The Federal Reserve kept its key interest rate unchanged Wednesday after having raised it 10 straight times to combat high inflation. But in a surprise move, the Fed signaled that it may raise rates twice more this year, beginning as soon as next month.
The Fed’s move to leave its benchmark rate at about 5.1 per cent, its highest level in 16 years, suggests that it believes the much higher borrowing rates it’s engineered have made some progress in taming inflation. But top Fed officials want to take time to more fully assess how their rate hikes have affected inflation and the economy.
“Holding the target rate steady at this meeting allows the committee to assess additional information and its implications” for the Fed’s policies, the central bank said in a statement.
The central bank’s 18 policymakers envision raising its key rate by an additional half-point this year, to about 5.6 per cent, according to economic forecasts they issued Wednesday.

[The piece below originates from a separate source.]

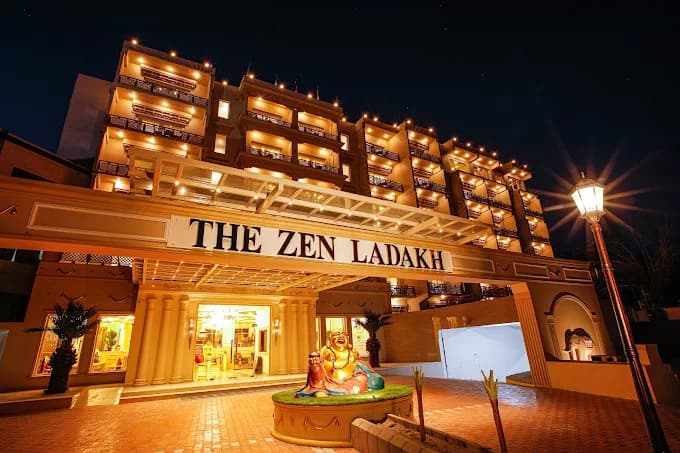 Entrance View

The economic projections revealed a more hawkish Fed than many analysts had expected. Twelve of the 18 policymakers forecast at least two more quarter-point increases in the Fed’s rate. Four supported a quarter-point increase. Only two officials envisioned keeping rates unchanged.
The Fed’s aggressive streak of rate hikes, which have made mortgages, auto loans, credit cards and business borrowing costlier, have been intended to slow spending and defeat the worst bout of inflation in four decades. Mortgage rates have surged, and average credit card rates have surpassed 20 per cent to a record high.
The central bank’s rate hikes have coincided with a steady drop in consumer inflation, from a peak of 9.1 per cent last June to 4 per cent as of May. But excluding volatile food and energy costs, so-called core inflation remains chronically high. Core inflation was 5.3 per cent in May compared with 12 months earlier, well above the Fed’s 2 per cent target.